In 2009, near the height of the financial crisis, mining company Dundee Precious Metals Inc. was faced with the prospect of falling metal prices—and $150 million of capital investments in Bulgaria.

Rick Howes, then chief operating officer, couldn’t undo the investments in the mine in Chelopech, which was slated to double production to two million tons of copper and gold ore a year. But he had to find a more efficient way to operate the facility. He used traditional mining technologies, emerging wireless systems and software to replace clunky communication systems.

For starters, Dundee installed an electrical ore-crushing system in the mine, reducing the use of diesel-guzzling trucks to transport ore. A conveyor system brings the crushed ore to a processing plant on the surface. This system also enabled Dundee to eliminate secondary crushers, whose metal balls required frequent replacement.

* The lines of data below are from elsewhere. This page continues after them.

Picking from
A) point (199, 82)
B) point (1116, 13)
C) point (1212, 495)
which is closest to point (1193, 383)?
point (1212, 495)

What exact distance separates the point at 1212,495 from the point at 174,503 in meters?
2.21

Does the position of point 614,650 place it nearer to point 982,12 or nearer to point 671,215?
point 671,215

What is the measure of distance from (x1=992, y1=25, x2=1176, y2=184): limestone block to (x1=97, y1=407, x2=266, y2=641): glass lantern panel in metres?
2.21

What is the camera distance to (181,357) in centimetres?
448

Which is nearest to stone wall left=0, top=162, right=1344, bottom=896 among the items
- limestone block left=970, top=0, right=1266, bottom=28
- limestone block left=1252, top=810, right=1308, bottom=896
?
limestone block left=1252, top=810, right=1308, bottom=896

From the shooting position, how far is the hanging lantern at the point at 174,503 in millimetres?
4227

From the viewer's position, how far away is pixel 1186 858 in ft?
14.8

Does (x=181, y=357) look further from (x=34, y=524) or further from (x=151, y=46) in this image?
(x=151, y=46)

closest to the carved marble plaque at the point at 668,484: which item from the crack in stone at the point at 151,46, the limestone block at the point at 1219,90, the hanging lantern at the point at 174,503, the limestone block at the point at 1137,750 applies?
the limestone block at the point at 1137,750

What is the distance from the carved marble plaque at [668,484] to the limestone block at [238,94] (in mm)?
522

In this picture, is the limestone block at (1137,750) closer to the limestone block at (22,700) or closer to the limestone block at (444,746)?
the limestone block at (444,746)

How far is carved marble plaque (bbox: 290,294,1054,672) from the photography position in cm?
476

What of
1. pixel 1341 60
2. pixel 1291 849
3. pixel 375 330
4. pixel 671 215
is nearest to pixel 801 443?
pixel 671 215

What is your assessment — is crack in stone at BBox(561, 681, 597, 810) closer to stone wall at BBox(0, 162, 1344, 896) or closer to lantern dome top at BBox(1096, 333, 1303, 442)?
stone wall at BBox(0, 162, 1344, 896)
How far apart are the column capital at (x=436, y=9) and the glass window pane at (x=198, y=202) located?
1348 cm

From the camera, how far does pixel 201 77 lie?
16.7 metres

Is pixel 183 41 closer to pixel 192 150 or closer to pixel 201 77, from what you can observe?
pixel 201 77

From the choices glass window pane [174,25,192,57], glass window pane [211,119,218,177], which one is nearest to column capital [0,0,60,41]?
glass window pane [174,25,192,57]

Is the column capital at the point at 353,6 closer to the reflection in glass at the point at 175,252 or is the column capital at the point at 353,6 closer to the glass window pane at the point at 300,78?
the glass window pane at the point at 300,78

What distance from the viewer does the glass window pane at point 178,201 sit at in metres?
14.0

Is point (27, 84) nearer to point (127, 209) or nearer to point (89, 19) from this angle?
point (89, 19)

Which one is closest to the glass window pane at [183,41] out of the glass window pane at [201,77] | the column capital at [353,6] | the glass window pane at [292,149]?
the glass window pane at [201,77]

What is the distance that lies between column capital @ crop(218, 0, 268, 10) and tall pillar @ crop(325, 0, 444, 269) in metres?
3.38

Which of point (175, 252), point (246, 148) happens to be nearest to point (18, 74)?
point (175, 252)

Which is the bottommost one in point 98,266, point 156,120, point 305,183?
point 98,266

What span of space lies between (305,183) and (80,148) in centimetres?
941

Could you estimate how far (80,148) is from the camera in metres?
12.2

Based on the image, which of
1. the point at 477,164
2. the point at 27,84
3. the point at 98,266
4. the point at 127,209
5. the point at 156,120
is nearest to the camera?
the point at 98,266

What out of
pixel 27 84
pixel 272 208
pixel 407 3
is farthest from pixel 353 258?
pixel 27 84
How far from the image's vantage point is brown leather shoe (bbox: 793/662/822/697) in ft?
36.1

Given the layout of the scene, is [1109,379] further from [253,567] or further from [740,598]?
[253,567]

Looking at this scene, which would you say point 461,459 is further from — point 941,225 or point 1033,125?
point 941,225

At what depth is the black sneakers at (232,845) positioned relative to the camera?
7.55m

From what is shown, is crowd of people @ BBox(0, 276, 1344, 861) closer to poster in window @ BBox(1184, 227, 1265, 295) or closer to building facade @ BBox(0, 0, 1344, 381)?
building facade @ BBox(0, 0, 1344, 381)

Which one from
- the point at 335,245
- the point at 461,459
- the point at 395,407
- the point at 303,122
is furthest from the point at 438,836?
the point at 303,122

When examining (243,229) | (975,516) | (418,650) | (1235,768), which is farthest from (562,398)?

Next, Mr. Howes told the staff he wanted to get a better view of what was going on in the mine, which extended as much as 1,970 feet below the surface.

“Rick’s vision, from day one, was to take the lid off of the mine and view everything in real time,” recalled Mark Gelsomini, Dundee’s corporate director of information technology.

The Canada-based company developed a digital tracking system, outfitting miners and machinery with Internet-enabled sensors and developing parabolic antennas to counter a radio-wave scattering effect caused by quartz in the mine’s walls.

The use of Radio Frequency Identification sensors, Wi-Fi networks, fiber-optic cables and military-grade communications devices allowed for more efficient management of machines and people, according to Mr. Howes, who became Dundee’s CEO in 2013. He said the $10 million project, along with the new crushing and conveyor systems, helped lower production costs to $40 a ton, from $60.